*** DOCUMENT EXTRACT Section Begins ***

My experience has been that if we would call a meeting in New Orleans any day of the week about police brutality, police misbehavior, you would have a standing room-only crowd of people who would come forward and testify that they had been mishandled by the New Orleans Police Department, and yet they have what they call an Office of Public Integrity Division, and yet that is not working. People have quit filing complaints because nothing ever happens. And I think Mr. Davis was remarking that it was remarkable that these guys were laid off so quickly, and especially laid off without pay. This is unprecedented. That is not the typical behavior. And I think it’s only because you’ve got the national light and the international story, that it was caught on tape.
AMY GOODMAN: I was on the BBC last night with a spokesperson for the police association, Frank DeSalvo. He was very much singing a different tune than the police superintendent, the police commissioner. He was saying that they had to do this to Robert Davis because he was drunk, and they were doing it to protect him.

*** DOCUMENT EXTRACT Section Ends ***

**LIST OF TASKS:**
a. Answer these questions about the New Orleans police transcript, marking each answer the same way:
(i) What office does the first speaker say the New Orleans Police Department has?
(ii) Why, according to the first speaker, have people quit filing complaints?
(iii) Who was the police association spokesperson Amy Goodman appeared with on the BBC?
b. Decide whether each statement agrees with the New Orleans police transcript. Answer yes or no, and quote the words of the transcript that settle it.
(i) The officers were laid off with pay.
(ii) Amy Goodman was on the BBC the night before.
(iii) Frank DeSalvo's account matched that of the police superintendent.
c. Carry on the New Orleans police transcript from its last sentence.
The data after this text is not needed for anything here.

*** AVAILABLE DATA Section Begins ***

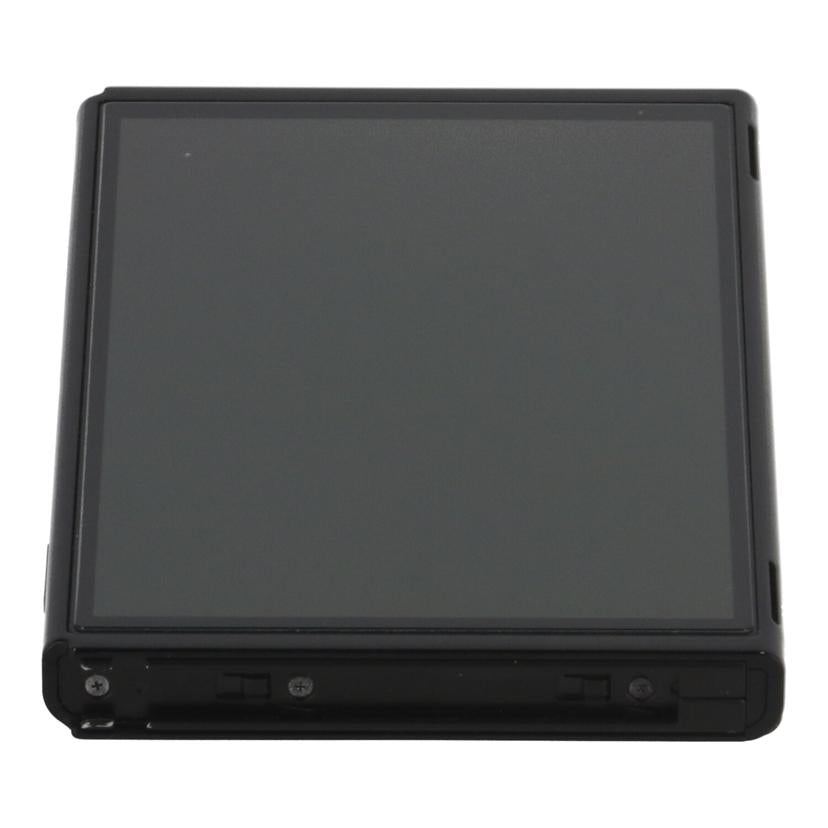 NINTENDO 任天堂 ニンテンドー　/Nintendo　Switch　有機EL　本体/HEG-S-KAAAA//XTJ50489053172/Bランク/71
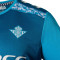 Maillot Hummel Troisième kit Real Betis 2024-2025
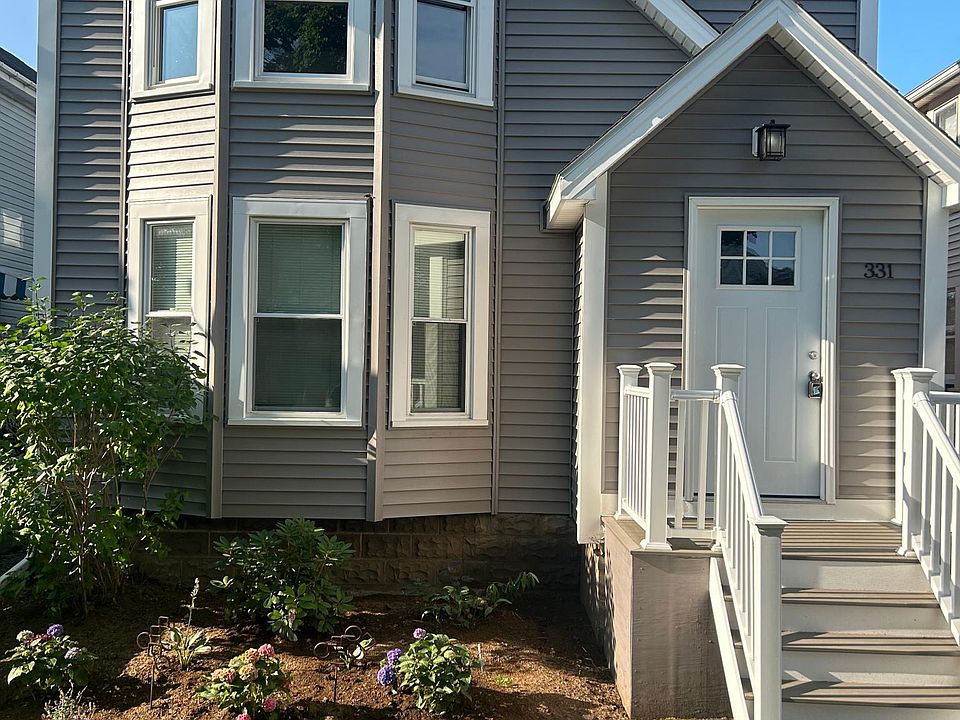1st image of 331 Saint Lawrence Ave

*** AVAILABLE DATA Section Ends ***

**TASK-BY-TASK OUTPUTS:**
a.
(i) An Office of Public Integrity Division.
(ii) Because nothing ever happens.
(iii) Frank DeSalvo.

b.
(i) No: "laid off without pay."
(ii) Yes: "I was on the BBC last night"
(iii) No: "He was very much singing a different tune than the police superintendent"

c.
MALCOLM SUBER: Right. Of course. Every time somebody is terrorized and beaten by the police, it’s typical that they charge the person for getting beat. You know, you attack the nightstick, basically. And, you know, it’s always interesting that nobody ever, especially the local media, Times Picayune, never publishes the history of the police officers involved in the case. But they always talk and level unsubstantiated charges about the man being drunk. Or whatever — whatever the police say is what is reported in the paper. And only rarely and after much agitation and protest on our part, do they publish one, the victim’s story, and secondly, the history of the police officers who were involved in this altercation.
AMY GOODMAN: Malcolm Suber, I want to thank you very much for being with us, has been dealing with issues of police brutality in New Orleans for years.